# [GOAL OF THE EXERCISE]
Your task is to output the data exactly as it stands.

++++ RECORDS FOR PROCESSING

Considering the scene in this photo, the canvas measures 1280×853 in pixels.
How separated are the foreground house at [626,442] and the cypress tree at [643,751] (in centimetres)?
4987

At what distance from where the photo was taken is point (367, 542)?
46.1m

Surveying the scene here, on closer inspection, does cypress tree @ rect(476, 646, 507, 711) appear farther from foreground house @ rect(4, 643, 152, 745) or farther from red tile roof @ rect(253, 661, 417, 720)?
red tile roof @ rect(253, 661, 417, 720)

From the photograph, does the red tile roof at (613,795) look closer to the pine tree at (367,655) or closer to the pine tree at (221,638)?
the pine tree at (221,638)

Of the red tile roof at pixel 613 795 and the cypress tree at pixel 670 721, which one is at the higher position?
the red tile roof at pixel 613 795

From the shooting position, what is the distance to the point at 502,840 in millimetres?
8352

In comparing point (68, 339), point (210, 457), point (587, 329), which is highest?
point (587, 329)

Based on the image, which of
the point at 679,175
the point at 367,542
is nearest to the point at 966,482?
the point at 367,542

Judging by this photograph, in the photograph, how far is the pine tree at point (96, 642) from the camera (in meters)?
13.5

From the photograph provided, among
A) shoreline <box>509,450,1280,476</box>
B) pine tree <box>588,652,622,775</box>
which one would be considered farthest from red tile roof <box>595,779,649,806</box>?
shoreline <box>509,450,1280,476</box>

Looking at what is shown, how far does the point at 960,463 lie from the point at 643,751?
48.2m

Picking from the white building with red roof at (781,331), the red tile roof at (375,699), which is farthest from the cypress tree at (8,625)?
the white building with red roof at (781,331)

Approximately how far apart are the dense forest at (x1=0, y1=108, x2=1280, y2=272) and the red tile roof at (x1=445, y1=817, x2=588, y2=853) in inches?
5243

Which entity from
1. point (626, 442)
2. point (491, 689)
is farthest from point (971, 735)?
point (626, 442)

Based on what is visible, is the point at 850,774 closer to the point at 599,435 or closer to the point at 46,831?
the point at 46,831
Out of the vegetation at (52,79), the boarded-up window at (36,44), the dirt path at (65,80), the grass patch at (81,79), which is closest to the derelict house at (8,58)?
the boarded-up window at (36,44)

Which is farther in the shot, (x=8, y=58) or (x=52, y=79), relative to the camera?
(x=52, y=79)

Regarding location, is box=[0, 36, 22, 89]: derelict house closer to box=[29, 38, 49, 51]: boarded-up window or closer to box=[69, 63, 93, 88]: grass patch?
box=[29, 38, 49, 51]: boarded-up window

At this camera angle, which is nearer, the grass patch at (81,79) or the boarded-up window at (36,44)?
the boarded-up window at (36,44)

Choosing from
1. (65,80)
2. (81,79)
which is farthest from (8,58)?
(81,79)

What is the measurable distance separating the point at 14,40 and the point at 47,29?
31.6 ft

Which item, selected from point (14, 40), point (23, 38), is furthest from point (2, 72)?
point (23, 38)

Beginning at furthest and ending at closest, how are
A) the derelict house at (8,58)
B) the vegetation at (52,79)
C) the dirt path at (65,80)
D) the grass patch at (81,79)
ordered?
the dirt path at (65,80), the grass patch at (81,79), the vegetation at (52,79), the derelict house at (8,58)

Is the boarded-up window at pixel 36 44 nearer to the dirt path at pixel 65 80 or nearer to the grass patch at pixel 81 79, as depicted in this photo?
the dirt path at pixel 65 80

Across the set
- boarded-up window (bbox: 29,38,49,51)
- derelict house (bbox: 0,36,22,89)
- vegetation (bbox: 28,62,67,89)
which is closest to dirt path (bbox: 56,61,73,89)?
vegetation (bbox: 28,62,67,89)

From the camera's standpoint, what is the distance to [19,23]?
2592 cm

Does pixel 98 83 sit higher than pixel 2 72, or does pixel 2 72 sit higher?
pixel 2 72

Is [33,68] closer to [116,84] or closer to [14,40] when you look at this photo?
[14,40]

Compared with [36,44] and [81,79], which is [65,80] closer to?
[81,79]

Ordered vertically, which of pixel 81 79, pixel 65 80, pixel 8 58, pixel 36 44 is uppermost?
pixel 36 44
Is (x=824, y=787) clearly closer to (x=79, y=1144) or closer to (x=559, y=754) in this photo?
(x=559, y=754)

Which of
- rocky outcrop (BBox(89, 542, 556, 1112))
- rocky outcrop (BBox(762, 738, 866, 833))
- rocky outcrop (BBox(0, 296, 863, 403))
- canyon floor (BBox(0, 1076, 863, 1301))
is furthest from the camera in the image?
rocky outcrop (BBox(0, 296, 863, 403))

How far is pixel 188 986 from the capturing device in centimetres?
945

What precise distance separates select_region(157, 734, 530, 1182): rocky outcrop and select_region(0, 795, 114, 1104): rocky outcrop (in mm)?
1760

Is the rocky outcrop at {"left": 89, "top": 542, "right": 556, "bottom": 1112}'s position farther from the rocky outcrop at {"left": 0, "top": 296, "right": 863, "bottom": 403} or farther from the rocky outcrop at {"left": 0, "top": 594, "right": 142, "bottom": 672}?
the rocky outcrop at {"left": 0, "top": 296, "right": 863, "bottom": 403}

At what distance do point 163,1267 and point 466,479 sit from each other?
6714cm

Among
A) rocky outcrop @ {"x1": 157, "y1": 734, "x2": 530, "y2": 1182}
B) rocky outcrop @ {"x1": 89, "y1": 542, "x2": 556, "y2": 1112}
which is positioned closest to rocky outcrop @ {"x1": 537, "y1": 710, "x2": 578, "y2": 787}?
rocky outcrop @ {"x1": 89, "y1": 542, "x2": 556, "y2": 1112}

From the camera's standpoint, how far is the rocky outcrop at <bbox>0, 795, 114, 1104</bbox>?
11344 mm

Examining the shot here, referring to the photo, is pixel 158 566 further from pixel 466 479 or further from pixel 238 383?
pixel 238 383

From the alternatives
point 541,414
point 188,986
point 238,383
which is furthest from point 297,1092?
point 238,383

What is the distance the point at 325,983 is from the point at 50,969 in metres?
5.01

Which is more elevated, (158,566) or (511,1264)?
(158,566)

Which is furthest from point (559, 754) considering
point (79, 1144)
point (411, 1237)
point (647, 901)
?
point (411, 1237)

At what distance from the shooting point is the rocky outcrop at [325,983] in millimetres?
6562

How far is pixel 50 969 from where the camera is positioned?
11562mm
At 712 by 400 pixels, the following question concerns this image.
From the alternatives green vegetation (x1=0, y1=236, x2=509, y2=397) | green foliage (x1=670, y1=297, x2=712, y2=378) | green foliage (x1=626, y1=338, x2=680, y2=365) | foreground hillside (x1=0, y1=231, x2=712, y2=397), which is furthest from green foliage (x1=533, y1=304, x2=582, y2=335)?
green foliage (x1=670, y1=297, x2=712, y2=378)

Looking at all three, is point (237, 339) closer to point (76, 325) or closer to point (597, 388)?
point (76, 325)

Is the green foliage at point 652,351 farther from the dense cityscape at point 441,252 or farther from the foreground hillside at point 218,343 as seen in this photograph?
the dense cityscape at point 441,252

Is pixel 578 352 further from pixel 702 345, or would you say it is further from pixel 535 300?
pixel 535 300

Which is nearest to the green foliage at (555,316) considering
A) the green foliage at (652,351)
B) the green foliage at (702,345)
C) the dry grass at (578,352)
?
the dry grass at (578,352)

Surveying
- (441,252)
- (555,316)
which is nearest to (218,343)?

++++++++

# [FULL RESPONSE]
Considering the scene in this photo, the canvas measures 1280×853 in pixels.
How separated are the foreground house at [626,442] and the cypress tree at [643,751] (in centimetres)?
4987

At what distance from where the photo was taken is point (367, 542)?
46.1m

Surveying the scene here, on closer inspection, does cypress tree @ rect(476, 646, 507, 711) appear farther from foreground house @ rect(4, 643, 152, 745) or farther from red tile roof @ rect(253, 661, 417, 720)?
red tile roof @ rect(253, 661, 417, 720)

From the photograph, does the red tile roof at (613,795) look closer to the pine tree at (367,655) or closer to the pine tree at (221,638)?
the pine tree at (221,638)

Of the red tile roof at pixel 613 795 and the cypress tree at pixel 670 721, which one is at the higher position?
the red tile roof at pixel 613 795

From the shooting position, what is the distance to the point at 502,840 in millimetres?
8352

In comparing point (68, 339), point (210, 457), point (587, 329), which is highest?
point (587, 329)

Based on the image, which of
the point at 679,175
the point at 367,542
is nearest to the point at 966,482?
the point at 367,542

Judging by this photograph, in the photograph, how far is the pine tree at point (96, 642) from the camera (in meters)?
13.5

From the photograph provided, among
A) shoreline <box>509,450,1280,476</box>
B) pine tree <box>588,652,622,775</box>
which one would be considered farthest from red tile roof <box>595,779,649,806</box>?
shoreline <box>509,450,1280,476</box>

Looking at what is shown, how far does the point at 960,463 lie from the point at 643,751?
48.2m

Picking from the white building with red roof at (781,331), the red tile roof at (375,699), which is farthest from the cypress tree at (8,625)?
the white building with red roof at (781,331)

Approximately how far apart are the dense forest at (x1=0, y1=108, x2=1280, y2=272) and the red tile roof at (x1=445, y1=817, x2=588, y2=853) in inches?
5243

Which entity from
1. point (626, 442)
2. point (491, 689)
is farthest from point (971, 735)?
point (626, 442)

Based on what is visible, is the point at 850,774 closer to the point at 599,435 or closer to the point at 46,831?
the point at 46,831
Out of the vegetation at (52,79), the boarded-up window at (36,44), the dirt path at (65,80), the grass patch at (81,79), which is closest to the derelict house at (8,58)?
the boarded-up window at (36,44)

Which is farther in the shot, (x=8, y=58) or (x=52, y=79), relative to the camera?
(x=52, y=79)

Regarding location, is box=[0, 36, 22, 89]: derelict house closer to box=[29, 38, 49, 51]: boarded-up window or closer to box=[69, 63, 93, 88]: grass patch?
box=[29, 38, 49, 51]: boarded-up window

At this camera angle, which is nearer, the grass patch at (81,79) or the boarded-up window at (36,44)?
the boarded-up window at (36,44)

Choosing from
1. (65,80)
2. (81,79)
which is farthest from (8,58)?
(81,79)

What is the measurable distance separating the point at 14,40 and the point at 47,29?
31.6 ft

Which item, selected from point (14, 40), point (23, 38), is furthest from point (2, 72)?
point (23, 38)

Beginning at furthest and ending at closest, how are
A) the derelict house at (8,58)
B) the vegetation at (52,79)
C) the dirt path at (65,80)
D) the grass patch at (81,79)
ordered?
the dirt path at (65,80), the grass patch at (81,79), the vegetation at (52,79), the derelict house at (8,58)

Is the boarded-up window at pixel 36 44 nearer to the dirt path at pixel 65 80 or nearer to the grass patch at pixel 81 79, as depicted in this photo?
the dirt path at pixel 65 80

Across the set
- boarded-up window (bbox: 29,38,49,51)
- derelict house (bbox: 0,36,22,89)
- vegetation (bbox: 28,62,67,89)
which is closest to dirt path (bbox: 56,61,73,89)?
vegetation (bbox: 28,62,67,89)

From the camera's standpoint, what is the distance to [19,23]?
2592 cm

Does pixel 98 83 sit higher than pixel 2 72, or does pixel 2 72 sit higher?
pixel 2 72

Is [33,68] closer to [116,84] or closer to [14,40] when you look at this photo?
[14,40]

Compared with [36,44] and [81,79], which is [65,80] closer to?
[81,79]

Ordered vertically, which of pixel 81 79, pixel 65 80, pixel 8 58, pixel 36 44 is uppermost?
pixel 36 44
Is (x=824, y=787) clearly closer to (x=79, y=1144) or closer to (x=559, y=754) in this photo?
(x=559, y=754)

Which of
- rocky outcrop (BBox(89, 542, 556, 1112))
- rocky outcrop (BBox(762, 738, 866, 833))
- rocky outcrop (BBox(0, 296, 863, 403))
- canyon floor (BBox(0, 1076, 863, 1301))
is furthest from the camera in the image?
rocky outcrop (BBox(0, 296, 863, 403))

How far is pixel 188 986 from the capturing device in centimetres?
945

What precise distance separates select_region(157, 734, 530, 1182): rocky outcrop and select_region(0, 795, 114, 1104): rocky outcrop (in mm)?
1760

Is the rocky outcrop at {"left": 89, "top": 542, "right": 556, "bottom": 1112}'s position farther from the rocky outcrop at {"left": 0, "top": 296, "right": 863, "bottom": 403} or farther from the rocky outcrop at {"left": 0, "top": 594, "right": 142, "bottom": 672}?
the rocky outcrop at {"left": 0, "top": 296, "right": 863, "bottom": 403}

At what distance do point 163,1267 and point 466,479 sit from each other?
6714cm

Among
A) rocky outcrop @ {"x1": 157, "y1": 734, "x2": 530, "y2": 1182}
B) rocky outcrop @ {"x1": 89, "y1": 542, "x2": 556, "y2": 1112}
which is positioned closest to rocky outcrop @ {"x1": 537, "y1": 710, "x2": 578, "y2": 787}?
rocky outcrop @ {"x1": 89, "y1": 542, "x2": 556, "y2": 1112}

From the camera's standpoint, how far is the rocky outcrop at <bbox>0, 795, 114, 1104</bbox>?
11344 mm

Examining the shot here, referring to the photo, is pixel 158 566 further from pixel 466 479 or further from pixel 238 383?
pixel 238 383

From the alternatives
point 541,414
point 188,986
point 238,383
which is furthest from point 297,1092?
point 238,383

What is the distance the point at 325,983 is from the point at 50,969 in metres?
5.01

Which is more elevated, (158,566) or (511,1264)?
(158,566)

Which is furthest from point (559, 754) considering
point (79, 1144)
point (411, 1237)
point (647, 901)
?
point (411, 1237)

At what distance from the shooting point is the rocky outcrop at [325,983] in millimetres?
6562

How far is pixel 50 969 from where the camera is positioned?
11562mm
At 712 by 400 pixels, the following question concerns this image.
From the alternatives green vegetation (x1=0, y1=236, x2=509, y2=397) | green foliage (x1=670, y1=297, x2=712, y2=378) | green foliage (x1=626, y1=338, x2=680, y2=365) | foreground hillside (x1=0, y1=231, x2=712, y2=397), which is furthest from green foliage (x1=533, y1=304, x2=582, y2=335)?
green foliage (x1=670, y1=297, x2=712, y2=378)

Looking at all three, is point (237, 339) closer to point (76, 325) or closer to point (597, 388)?
point (76, 325)

Is the green foliage at point 652,351 farther from the dense cityscape at point 441,252 or farther from the foreground hillside at point 218,343 as seen in this photograph?
the dense cityscape at point 441,252

Is pixel 578 352 further from pixel 702 345, or would you say it is further from pixel 535 300?
pixel 535 300

Which is nearest to the green foliage at (555,316) considering
A) the green foliage at (652,351)
B) the green foliage at (702,345)
C) the dry grass at (578,352)
?
the dry grass at (578,352)

Surveying
- (441,252)
- (555,316)
which is nearest to (218,343)?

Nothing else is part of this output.